I want to solve BVP numerically \begin{equation} y''+4y'+13y=e^{-2x}, \text{ } 0\leq x\leq 2 \end{equation} with \begin{equation}\label{konba1} y(0)=\dfrac{10}{9} \end{equation} and \begin{equation}\label{konba2} y(2)=e^{-4}\left(\sin(6)+\cos(6)+\dfrac{1}{9}\right). \end{equation} using collocation method.

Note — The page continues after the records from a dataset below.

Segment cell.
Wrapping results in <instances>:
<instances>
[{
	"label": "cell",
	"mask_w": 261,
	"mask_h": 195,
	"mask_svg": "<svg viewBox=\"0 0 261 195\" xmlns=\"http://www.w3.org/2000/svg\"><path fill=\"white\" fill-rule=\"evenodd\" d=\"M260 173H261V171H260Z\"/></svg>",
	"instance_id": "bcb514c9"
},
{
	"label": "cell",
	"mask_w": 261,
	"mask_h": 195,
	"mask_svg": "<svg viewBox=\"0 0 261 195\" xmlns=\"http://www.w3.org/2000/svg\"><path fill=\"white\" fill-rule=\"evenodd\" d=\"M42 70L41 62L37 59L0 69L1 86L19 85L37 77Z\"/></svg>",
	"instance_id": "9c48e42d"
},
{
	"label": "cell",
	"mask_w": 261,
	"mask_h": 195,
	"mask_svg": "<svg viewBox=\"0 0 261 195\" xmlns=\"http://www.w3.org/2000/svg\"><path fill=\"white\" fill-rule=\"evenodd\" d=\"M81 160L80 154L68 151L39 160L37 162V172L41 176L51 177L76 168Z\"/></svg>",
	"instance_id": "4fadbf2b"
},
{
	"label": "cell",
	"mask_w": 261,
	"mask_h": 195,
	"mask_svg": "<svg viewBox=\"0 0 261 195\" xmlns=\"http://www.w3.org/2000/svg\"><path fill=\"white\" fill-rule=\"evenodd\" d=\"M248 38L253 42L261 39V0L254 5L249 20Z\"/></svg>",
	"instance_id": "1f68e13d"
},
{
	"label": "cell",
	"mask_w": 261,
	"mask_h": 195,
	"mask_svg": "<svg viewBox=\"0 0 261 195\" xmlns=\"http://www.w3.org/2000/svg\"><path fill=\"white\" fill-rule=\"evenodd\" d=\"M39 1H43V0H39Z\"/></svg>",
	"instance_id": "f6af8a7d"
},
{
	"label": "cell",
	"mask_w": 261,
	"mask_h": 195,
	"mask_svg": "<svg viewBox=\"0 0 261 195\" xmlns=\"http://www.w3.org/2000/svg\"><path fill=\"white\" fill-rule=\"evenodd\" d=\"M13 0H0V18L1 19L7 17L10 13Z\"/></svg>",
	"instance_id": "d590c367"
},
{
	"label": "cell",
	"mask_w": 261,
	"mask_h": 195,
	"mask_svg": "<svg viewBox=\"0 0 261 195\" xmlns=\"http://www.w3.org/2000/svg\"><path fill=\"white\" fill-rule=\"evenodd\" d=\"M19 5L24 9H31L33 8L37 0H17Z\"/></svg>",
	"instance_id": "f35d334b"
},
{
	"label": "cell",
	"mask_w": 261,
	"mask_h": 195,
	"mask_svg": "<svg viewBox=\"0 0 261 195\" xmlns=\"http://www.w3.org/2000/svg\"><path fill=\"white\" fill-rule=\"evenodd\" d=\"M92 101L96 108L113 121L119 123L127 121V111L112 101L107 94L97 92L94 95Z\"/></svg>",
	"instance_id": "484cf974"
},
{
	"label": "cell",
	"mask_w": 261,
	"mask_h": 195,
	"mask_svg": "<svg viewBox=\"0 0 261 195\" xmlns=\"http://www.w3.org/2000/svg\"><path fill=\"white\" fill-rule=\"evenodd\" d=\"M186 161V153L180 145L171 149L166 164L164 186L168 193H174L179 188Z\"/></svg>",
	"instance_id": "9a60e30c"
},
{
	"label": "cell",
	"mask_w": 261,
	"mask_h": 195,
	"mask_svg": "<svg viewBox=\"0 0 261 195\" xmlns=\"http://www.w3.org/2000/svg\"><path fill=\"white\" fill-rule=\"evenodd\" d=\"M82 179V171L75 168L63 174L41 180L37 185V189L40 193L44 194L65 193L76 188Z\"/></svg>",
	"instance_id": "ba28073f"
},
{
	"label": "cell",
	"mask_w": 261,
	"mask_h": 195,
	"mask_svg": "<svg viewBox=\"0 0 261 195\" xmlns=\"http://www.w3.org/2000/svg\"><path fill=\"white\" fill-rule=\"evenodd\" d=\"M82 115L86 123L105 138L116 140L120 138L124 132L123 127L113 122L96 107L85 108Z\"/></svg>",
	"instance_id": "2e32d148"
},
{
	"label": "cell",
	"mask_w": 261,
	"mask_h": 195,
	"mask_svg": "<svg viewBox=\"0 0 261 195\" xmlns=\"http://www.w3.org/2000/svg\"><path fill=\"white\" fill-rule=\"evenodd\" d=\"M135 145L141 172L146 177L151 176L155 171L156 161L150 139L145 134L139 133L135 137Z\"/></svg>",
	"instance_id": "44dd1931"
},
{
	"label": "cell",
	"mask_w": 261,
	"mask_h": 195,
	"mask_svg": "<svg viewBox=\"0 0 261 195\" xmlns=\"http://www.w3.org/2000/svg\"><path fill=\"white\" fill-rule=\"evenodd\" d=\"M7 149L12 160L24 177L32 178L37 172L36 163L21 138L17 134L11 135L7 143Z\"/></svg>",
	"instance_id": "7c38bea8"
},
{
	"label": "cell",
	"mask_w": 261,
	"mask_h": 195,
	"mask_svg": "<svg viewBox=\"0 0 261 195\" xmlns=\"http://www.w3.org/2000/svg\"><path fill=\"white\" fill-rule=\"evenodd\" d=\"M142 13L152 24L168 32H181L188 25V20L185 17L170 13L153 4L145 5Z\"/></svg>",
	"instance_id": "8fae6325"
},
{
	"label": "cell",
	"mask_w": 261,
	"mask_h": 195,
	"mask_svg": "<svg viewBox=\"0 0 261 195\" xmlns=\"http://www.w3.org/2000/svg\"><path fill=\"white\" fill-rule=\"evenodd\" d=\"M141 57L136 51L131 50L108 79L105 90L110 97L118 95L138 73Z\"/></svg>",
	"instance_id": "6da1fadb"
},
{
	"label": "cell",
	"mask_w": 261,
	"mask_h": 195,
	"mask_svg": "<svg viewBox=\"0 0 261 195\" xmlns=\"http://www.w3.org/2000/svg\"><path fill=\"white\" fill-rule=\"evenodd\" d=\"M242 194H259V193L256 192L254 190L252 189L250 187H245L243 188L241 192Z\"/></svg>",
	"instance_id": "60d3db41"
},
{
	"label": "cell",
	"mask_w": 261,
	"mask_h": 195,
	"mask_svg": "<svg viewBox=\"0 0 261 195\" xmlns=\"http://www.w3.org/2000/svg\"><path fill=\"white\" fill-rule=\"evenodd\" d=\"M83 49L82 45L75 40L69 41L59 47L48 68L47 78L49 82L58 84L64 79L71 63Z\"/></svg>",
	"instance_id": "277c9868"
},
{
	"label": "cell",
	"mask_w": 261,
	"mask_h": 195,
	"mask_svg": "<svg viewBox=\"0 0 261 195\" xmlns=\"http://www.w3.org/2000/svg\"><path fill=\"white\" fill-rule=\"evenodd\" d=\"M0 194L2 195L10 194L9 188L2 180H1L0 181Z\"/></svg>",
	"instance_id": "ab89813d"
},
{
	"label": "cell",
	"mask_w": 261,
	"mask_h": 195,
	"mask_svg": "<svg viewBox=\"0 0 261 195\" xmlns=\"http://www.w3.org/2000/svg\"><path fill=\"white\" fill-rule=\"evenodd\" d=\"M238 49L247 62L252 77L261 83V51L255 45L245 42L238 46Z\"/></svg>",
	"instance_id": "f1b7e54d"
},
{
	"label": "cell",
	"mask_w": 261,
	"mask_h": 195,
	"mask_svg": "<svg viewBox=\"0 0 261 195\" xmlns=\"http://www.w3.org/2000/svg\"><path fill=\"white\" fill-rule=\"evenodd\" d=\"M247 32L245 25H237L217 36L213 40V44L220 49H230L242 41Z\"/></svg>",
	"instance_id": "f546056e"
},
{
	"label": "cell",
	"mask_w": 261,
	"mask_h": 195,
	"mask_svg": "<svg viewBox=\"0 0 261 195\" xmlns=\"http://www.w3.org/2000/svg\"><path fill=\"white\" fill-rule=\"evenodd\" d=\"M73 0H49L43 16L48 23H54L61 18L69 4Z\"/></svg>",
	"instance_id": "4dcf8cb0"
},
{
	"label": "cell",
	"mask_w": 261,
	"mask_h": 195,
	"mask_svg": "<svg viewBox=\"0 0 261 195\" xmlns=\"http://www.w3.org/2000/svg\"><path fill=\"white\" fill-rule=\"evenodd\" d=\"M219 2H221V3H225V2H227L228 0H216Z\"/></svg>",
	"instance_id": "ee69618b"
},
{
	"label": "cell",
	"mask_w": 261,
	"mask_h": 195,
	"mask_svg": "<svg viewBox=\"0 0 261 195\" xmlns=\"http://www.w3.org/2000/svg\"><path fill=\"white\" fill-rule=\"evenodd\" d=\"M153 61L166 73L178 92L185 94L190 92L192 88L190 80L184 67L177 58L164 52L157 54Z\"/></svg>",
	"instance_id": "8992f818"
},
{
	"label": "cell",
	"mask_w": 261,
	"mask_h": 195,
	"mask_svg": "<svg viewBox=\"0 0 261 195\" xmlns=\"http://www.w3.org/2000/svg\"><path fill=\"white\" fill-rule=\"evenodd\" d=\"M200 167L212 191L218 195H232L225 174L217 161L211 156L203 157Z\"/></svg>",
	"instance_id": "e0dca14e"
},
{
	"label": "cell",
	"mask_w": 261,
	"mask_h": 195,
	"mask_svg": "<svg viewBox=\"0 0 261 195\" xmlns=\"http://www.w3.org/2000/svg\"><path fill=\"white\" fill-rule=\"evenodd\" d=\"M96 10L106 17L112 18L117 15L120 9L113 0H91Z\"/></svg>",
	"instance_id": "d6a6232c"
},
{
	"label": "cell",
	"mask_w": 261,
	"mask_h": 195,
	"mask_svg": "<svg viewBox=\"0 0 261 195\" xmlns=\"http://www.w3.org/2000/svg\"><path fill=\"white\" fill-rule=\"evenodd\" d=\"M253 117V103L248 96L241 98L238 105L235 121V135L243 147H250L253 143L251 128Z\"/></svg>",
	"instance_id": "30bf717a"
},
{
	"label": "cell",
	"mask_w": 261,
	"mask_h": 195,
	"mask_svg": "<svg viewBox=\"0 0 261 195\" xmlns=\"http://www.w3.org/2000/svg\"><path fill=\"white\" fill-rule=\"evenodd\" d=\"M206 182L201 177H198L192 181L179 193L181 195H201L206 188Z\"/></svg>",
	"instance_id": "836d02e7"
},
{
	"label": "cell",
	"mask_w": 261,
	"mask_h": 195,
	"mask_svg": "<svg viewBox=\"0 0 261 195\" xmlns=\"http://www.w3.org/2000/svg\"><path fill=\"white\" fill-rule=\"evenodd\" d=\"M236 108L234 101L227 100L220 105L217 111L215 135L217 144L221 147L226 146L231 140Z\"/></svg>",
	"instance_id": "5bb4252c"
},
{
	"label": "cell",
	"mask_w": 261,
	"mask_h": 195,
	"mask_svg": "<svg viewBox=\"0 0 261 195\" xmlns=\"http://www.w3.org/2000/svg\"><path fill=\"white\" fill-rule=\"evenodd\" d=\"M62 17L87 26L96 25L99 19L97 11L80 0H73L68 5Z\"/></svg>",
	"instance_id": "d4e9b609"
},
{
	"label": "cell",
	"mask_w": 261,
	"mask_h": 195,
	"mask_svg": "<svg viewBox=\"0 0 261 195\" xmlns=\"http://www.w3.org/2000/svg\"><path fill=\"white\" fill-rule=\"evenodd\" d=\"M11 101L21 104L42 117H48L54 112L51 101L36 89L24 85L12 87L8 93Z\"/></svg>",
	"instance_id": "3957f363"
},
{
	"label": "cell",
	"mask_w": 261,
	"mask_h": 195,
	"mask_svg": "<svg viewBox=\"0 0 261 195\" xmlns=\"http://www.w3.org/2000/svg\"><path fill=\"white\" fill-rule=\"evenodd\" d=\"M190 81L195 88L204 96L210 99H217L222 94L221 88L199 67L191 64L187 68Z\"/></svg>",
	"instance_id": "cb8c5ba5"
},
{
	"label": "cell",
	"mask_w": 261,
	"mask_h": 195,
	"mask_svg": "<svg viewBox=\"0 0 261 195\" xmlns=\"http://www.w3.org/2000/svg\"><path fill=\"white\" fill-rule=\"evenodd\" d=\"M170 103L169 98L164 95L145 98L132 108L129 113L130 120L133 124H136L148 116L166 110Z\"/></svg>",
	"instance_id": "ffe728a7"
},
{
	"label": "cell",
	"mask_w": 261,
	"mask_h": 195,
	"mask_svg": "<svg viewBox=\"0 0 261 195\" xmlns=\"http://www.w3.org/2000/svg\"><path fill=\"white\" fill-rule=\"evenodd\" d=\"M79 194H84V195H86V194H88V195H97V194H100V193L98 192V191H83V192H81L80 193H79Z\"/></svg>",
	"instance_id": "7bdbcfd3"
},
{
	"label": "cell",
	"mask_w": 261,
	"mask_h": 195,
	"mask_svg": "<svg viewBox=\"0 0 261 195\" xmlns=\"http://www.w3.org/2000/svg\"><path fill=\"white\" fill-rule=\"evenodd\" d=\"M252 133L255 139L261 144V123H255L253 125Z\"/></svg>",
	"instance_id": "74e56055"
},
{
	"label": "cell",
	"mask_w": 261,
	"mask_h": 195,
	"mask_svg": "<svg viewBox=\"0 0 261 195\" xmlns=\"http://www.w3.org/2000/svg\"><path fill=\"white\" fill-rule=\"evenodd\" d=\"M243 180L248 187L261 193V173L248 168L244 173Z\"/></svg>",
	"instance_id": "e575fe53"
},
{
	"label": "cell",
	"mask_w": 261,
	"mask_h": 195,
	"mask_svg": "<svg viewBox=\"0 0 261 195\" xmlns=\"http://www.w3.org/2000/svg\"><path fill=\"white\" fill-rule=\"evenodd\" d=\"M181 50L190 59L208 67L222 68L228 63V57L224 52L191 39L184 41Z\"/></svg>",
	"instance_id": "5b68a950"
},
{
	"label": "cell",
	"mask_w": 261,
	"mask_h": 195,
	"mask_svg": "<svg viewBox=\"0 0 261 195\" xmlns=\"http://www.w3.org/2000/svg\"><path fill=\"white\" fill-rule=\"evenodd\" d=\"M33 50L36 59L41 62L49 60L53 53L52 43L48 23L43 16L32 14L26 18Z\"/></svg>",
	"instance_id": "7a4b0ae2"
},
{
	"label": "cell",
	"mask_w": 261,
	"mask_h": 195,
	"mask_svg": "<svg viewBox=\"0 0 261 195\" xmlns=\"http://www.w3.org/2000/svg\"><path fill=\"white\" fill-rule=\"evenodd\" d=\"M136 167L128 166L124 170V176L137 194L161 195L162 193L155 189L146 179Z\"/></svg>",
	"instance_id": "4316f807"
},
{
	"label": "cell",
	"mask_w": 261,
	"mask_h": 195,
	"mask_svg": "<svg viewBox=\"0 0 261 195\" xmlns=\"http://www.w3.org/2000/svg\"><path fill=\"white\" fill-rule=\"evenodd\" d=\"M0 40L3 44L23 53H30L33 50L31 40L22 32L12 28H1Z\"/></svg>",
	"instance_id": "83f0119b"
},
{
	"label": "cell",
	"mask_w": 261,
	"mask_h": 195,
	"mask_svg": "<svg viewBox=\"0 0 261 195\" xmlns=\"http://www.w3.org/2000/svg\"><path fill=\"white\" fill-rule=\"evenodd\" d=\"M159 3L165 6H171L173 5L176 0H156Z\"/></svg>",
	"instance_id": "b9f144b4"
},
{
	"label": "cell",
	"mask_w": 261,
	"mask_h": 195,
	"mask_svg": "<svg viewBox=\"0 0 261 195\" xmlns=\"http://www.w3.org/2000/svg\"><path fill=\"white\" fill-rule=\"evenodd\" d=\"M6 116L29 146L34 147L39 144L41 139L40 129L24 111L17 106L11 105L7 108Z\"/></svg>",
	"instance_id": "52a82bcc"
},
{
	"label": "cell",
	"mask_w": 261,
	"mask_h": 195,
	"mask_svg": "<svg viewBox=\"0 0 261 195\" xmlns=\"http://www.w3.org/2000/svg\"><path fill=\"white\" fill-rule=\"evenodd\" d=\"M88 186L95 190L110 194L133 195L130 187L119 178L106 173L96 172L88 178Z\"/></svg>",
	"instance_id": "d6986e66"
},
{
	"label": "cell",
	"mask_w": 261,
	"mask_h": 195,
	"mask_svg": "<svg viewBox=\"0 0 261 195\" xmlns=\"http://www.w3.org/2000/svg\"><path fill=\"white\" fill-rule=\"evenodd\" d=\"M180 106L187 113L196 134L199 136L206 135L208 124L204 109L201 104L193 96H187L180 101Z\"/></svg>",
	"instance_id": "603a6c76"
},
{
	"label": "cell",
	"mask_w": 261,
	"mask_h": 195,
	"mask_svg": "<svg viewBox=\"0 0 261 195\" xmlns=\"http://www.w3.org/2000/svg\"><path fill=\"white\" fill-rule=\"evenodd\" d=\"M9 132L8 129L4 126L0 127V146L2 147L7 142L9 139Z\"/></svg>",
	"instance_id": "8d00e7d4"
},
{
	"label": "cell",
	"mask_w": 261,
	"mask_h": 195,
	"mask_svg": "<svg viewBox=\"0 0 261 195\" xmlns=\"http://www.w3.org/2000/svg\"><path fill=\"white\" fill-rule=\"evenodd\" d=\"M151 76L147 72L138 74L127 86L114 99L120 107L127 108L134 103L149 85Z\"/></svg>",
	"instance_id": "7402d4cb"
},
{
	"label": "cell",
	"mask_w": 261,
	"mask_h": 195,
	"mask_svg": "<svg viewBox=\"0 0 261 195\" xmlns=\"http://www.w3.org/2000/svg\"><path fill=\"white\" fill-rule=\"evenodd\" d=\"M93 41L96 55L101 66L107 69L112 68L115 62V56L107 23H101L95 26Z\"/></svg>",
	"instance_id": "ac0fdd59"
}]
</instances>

Assuming the solution is \begin{equation}\label{meong} y=\sum\limits_{i=0}^n c_i x^i, \end{equation} we get system of linear equation
\begin{eqnarray*} \left[ \begin{matrix} 1&0&0\\ 13&4+13x_1&2+8x_1+13{x_1}^2\\ \vdots&\vdots&\vdots\\ 13&4+13x_{n-1}&2+8x_{n-1}+13{x_{n-1}}^2\\ 1&2&4 \end{matrix} \right. \left. \begin{matrix} \ldots&0\\ \ldots&n(n-1) {x_1}^{n-2}+4n {x_1}^{n-1}+13{x_1}^n\\ \ddots&\vdots\\ \ldots&n(n-1) {x_{n-1}}^{n-2}+4 n {x_{n-1}}^{n-1}+13 {x_{n-1}}^n\\ \ldots&2^n\\ \end{matrix} \right]\\ \begin{bmatrix} c_0\\c_1\\\vdots\\c_{n-1}\\c_n \end{bmatrix} = \begin{bmatrix} \dfrac{10}{9}\\e^{-2{x_1}}\\\vdots\\e^{-2x_{n-1}}\\e^{-4}\left(\sin(6)+\cos(6)+\dfrac{1}{9}\right) \end{bmatrix}. \end{eqnarray*} The matrix is derived like in this reference https://www.slideshare.net/SuddhasheelGhosh/point-collocation-method-used-in-the-solving-of-differential-equations-particularly-in-finite-element-methods
I solve it using matlab with this code
clear all;
clc;
h=0.1;
x=0:h:2;
n=length(x);
fprintf('METODE KOLOKASI\n===============\n');
for i=1:n
for j=1:n
if i==1&&j==1
A(i,j)=1;
elseif i==1&&j~=1
A(i,j)=0;
elseif i==n
A(i,j)=2^(j-1);
else
A(i,j)=(j-1)*(j-2)*x(i)^(j-3)+4*(j-1)*x(i)^(j-2)+13*x(i)^(j-1);
end
end
end
for i=1:n
if i==1
B(i)=10/9;
elseif i==n
B(i)=exp(-4)*(sin(6)+cos(6)+1/9);
else
B(i)=exp(-2*x(i));
end
end
B=B';
koef=inv(A)*B;
fprintf(' i ti y num_i yeks_i error\n');
for i=1:n
ynum(i)=0;
for in=1:n
ynum(i)=ynum(i)+koef(in)*x(i)^(in-1);
end
yeks(i)=exp(-2*x(i))*(cos(3*x(i))+sin(3*x(i))+1/9);
error(i)=abs(ynum(i)-yeks(i));
fprintf('%3d%10.4f%10.5f%10.5f%10.5f\n',i,x(i),ynum(i),yeks(i),error(i));
end
figure(1);
plot(x,ynum,'p','markersize',10,'color','b','markerfacecolor','g');
grid on;
axis equal;
hold on;
plot(x,yeks,'-','color','k','linewidth',1.5);
title(sprintf('Solusi Numerik dan Solusi Eksak Metode Kolokasi untuk h=%.3f',h));
xlabel('x');
ylabel('y');
legend('Solusi Numerik','Solusi Eksak');
figure(2);
plot(x,error,'r-');
grid on;
title(sprintf('Error for h=%.3f',h));
For $h=0.1$, I get
And for $h=0.01$, I get
The matlab output is showing
Warning: Matrix is close to singular or badly
scaled. Results may be inaccurate. RCOND =
8.316723e-75.
Why if we make $h$ smaller, then the solution of $y(2)$ is not satisfy the boundary condition? And how to make the numerical solution is satisfy the boundary condition?